**Try it:**
The listing below is to be copied in full, line by line.

************

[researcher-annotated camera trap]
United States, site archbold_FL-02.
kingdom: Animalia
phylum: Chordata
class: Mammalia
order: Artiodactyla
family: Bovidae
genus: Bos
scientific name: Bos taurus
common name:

************

**Task solution:**
[researcher-annotated camera trap]
United States, site archbold_FL-02.
kingdom: Animalia
phylum: Chordata
class: Mammalia
order: Artiodactyla
family: Bovidae
genus: Bos
scientific name: Bos taurus
common name:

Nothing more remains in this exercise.